Autovoltaïque

Un périple de 3 022 kilomètres à travers l’Australie avec le soleil comme seul carburant : des étudiants d’Aix-la-Chapelle ont relevé le défi du World Solar Challenge avec le concours des experts de Porsche Motorsport.

Le démarrage se fait en douceur, dans un silence quasi total. Avec sa coque en plexiglas montée sur un panneau, l’engin semble juché sur deux quilles de catamaran. La voiture futuriste n’est pas sans rappeler ces véhicules fantaisistes imaginés par les dessinateurs de comics des années 1960, qui faisaient rêver les enfants d’alors aux bolides de demain. Aujourd’hui, l’avenir glisse sous nos yeux ébahis en produisant un léger bourdonnement, mais aucune émission de polluants atmosphériques, car son unique source d’énergie est fournie par le soleil.

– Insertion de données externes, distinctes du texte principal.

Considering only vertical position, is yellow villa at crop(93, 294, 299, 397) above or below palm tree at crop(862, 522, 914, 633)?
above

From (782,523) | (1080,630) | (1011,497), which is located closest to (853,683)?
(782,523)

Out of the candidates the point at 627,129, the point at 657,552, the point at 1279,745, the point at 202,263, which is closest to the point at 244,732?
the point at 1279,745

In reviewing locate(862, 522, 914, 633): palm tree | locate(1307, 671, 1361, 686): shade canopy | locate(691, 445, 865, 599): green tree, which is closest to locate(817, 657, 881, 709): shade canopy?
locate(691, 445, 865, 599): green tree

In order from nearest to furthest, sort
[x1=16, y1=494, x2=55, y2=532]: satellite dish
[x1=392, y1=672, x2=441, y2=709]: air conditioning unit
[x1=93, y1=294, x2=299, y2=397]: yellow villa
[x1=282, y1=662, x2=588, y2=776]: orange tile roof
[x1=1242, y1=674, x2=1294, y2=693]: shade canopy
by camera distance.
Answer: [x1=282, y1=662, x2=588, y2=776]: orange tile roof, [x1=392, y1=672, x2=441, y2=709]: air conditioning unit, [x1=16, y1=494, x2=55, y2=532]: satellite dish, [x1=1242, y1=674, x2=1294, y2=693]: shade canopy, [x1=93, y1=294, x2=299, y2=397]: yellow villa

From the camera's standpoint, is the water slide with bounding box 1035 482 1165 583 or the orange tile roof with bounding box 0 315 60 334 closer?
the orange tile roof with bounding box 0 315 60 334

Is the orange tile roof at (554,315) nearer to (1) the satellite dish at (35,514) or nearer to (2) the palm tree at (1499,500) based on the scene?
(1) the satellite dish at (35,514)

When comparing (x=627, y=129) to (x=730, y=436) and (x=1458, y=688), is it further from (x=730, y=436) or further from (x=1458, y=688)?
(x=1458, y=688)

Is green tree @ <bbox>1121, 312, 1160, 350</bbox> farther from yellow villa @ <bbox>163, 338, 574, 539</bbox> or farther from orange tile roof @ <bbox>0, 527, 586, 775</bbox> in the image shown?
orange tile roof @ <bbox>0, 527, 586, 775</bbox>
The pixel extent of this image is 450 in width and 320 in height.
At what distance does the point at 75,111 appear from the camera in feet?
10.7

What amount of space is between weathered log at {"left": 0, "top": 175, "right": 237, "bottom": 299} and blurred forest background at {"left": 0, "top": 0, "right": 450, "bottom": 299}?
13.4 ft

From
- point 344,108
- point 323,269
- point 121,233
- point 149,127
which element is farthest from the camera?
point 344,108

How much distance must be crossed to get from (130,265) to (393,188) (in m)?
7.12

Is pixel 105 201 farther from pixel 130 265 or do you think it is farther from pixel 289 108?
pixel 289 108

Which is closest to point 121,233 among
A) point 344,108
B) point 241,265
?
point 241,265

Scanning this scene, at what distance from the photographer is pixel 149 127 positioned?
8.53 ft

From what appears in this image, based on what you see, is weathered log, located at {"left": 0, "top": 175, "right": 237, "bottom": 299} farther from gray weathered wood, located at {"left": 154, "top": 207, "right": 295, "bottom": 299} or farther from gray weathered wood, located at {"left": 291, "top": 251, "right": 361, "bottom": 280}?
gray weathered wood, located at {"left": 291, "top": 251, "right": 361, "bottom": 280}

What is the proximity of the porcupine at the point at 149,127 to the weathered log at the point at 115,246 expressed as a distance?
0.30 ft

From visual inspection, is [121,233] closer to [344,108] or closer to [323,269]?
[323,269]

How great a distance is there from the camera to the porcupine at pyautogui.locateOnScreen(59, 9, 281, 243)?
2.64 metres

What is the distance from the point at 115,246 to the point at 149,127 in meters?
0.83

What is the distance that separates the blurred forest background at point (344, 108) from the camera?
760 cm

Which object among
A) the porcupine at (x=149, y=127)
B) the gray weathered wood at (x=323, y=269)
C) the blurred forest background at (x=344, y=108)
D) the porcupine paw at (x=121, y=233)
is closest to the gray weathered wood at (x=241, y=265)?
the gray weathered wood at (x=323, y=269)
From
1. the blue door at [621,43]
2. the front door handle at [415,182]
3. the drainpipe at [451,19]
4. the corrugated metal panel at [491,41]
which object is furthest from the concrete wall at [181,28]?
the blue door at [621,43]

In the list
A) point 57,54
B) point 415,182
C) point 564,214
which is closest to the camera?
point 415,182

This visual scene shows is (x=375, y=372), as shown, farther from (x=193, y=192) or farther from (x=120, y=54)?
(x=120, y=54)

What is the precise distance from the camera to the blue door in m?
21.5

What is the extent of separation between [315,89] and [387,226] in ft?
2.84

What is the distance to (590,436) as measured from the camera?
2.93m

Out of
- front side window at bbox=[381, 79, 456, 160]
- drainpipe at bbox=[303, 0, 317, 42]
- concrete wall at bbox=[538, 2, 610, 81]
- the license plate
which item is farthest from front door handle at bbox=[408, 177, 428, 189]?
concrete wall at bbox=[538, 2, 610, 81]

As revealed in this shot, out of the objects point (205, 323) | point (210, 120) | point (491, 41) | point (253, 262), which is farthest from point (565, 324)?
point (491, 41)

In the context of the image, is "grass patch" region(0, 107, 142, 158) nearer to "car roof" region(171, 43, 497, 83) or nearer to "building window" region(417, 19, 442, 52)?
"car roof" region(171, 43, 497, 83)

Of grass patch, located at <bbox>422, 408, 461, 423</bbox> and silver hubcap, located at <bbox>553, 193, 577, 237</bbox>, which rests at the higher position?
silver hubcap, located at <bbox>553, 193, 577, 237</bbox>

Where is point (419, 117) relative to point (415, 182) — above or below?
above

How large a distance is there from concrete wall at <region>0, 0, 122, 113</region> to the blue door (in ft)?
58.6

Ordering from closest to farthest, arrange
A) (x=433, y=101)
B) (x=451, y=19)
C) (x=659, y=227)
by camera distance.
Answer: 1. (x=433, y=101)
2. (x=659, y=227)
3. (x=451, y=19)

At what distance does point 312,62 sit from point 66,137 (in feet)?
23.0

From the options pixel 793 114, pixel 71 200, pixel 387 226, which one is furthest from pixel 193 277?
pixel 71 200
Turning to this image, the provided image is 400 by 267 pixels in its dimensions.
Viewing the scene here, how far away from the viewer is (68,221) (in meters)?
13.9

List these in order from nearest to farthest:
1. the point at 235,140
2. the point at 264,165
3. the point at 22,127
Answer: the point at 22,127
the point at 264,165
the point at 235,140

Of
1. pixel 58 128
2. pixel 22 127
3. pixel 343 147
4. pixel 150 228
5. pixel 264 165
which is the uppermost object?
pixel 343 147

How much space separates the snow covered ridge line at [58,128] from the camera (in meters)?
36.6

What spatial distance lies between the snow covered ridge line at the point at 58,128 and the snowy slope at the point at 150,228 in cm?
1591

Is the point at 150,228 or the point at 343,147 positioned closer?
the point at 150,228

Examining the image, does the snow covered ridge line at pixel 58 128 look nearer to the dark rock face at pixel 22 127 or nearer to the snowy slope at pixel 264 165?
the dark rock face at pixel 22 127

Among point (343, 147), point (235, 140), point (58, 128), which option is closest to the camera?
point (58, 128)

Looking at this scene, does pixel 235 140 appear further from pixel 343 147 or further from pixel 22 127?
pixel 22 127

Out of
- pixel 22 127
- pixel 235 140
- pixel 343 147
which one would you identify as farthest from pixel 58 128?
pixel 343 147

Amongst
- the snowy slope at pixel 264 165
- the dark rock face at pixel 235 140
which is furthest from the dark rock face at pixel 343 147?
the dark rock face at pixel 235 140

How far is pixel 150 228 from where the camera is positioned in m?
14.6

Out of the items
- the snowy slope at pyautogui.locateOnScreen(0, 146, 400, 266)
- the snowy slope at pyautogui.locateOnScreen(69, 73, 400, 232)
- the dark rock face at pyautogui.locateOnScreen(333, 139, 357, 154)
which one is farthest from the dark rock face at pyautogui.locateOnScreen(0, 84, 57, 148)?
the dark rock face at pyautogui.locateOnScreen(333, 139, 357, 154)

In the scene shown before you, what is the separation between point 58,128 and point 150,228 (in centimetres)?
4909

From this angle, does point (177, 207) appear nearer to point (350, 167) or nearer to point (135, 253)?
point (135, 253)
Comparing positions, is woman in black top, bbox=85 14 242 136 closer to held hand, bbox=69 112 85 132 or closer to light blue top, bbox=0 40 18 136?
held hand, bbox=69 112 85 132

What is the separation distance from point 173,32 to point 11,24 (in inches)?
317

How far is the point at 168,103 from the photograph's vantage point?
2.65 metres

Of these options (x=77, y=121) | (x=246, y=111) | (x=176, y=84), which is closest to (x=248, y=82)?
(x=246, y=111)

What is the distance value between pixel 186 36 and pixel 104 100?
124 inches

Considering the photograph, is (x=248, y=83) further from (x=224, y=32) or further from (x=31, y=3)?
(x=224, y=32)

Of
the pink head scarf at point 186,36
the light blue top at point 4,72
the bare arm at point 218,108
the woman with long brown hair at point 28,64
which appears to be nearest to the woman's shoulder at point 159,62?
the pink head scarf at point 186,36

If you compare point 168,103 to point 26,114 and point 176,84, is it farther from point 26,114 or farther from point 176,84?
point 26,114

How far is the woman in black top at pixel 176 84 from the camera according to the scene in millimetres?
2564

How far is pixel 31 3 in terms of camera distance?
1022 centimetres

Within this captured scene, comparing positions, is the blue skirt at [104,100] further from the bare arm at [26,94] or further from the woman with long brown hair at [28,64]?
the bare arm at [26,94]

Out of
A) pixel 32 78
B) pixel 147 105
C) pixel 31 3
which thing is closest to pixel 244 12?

La voiture électrique propulsée par l’énergie solaire s’arrête en douceur. Tandis que le pilote Marc Locke s’extirpe du cockpit spartiate et retire son casque, Christiane Rupp, Hendrik Löbberding et Markus Eckstein s’affairent autour du véhicule futuriste. Tous sont étudiants de l’école supérieure polytechnique de Rhénanie-Westphalie (RWTH) ou de l’université de sciences appliquées d’Aix-la-Chapelle (FH). Composée d’une quarantaine de membres, la « Team Sonnenwagen Aachen » s’est lancé un défi ambitieux : terminer en un minimum de temps le World Solar Challenge, la plus célèbre course de voitures solaires au monde. Avec ses 3 022 kilomètres de course à travers l’immensité australienne, cette épreuve représente un challenge de taille.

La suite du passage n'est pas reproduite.